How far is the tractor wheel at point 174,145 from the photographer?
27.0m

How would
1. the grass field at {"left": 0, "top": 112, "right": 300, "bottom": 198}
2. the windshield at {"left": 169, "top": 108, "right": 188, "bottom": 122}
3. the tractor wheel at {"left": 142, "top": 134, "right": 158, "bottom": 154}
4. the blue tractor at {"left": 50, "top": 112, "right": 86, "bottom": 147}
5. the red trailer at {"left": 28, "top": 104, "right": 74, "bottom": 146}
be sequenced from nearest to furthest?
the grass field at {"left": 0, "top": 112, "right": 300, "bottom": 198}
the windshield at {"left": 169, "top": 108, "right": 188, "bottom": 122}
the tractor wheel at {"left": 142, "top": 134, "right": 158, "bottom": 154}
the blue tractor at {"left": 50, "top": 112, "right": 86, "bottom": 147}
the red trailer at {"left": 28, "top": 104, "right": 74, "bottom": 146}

* * * *

GIVEN INSTRUCTION:
Reproduce each item above word for word, with its answer.

EXPECTED ANSWER:
How far is the tractor wheel at point 174,145 from the photographer?
27.0m

How would
1. the grass field at {"left": 0, "top": 112, "right": 300, "bottom": 198}
2. the windshield at {"left": 169, "top": 108, "right": 188, "bottom": 122}
3. the tractor wheel at {"left": 142, "top": 134, "right": 158, "bottom": 154}
4. the blue tractor at {"left": 50, "top": 112, "right": 86, "bottom": 147}
5. the red trailer at {"left": 28, "top": 104, "right": 74, "bottom": 146}
be sequenced from nearest to furthest?
the grass field at {"left": 0, "top": 112, "right": 300, "bottom": 198}
the windshield at {"left": 169, "top": 108, "right": 188, "bottom": 122}
the tractor wheel at {"left": 142, "top": 134, "right": 158, "bottom": 154}
the blue tractor at {"left": 50, "top": 112, "right": 86, "bottom": 147}
the red trailer at {"left": 28, "top": 104, "right": 74, "bottom": 146}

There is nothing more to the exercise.